The government figures on Right to Buy make fascinating reading. The number of deals has fallen to just 3,860 last year – a mere twentieth of the 84,100 figure only seven years ago. I’ve repeated the stats below.
It suggests that the issue may be a sideshow to the real priorities around social housing that the government needs to address in the coming months. The main one being that with the DCLG (communities department) facing cuts of around 30 per cent to its budget, social housing will inevitably be hit very hard.
Even worse, because social housing is classified as “capital budget” it will be up against other projects from across Whitehall when the Treasury decides where to cut most deep. Ministers may decide that schemes such as Crossrail are more economically important than new council housing.
Expect billions rather than millions to be shaved off annual housing budgets in their totality.

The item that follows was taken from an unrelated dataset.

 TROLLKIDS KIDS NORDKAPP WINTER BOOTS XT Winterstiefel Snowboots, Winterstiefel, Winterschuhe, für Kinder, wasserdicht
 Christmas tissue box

We recently had a look at one major housing funding stream which will not escape unscathed.
Here are the Right to Buy figures going back from 2008/9
2008/9: 3,860 07: 15,110 06: 21,730 05: 33,010 04: 58,650 03: 84,100 02: 73,870 01: 60,190 00: 59,480 99: 61,500
UPDATE on September 21:
The figures for 2009-10 have just come through. There were 3,100 Right to Buy sales in England, a 20 per cent decrease on the previous year. This rather proves my point.